Input data -
-----

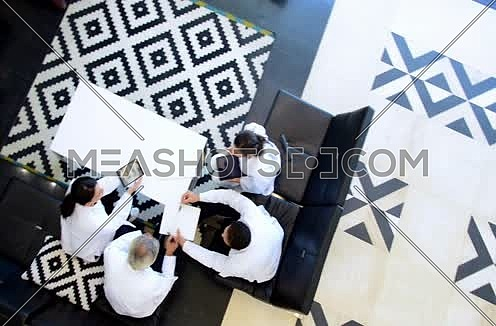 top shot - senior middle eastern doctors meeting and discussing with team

-----

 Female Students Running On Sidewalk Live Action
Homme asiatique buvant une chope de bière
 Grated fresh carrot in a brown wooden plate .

-----

Required work - Go through the listing above and write out exactly the lines starting with the one holding "Homme asiatique buvant une chope de bière" and running through the one holding "Grated fresh carrot", ends included, and no others.

Problem solution -
Homme asiatique buvant une chope de bière
 Grated fresh carrot in a brown wooden plate .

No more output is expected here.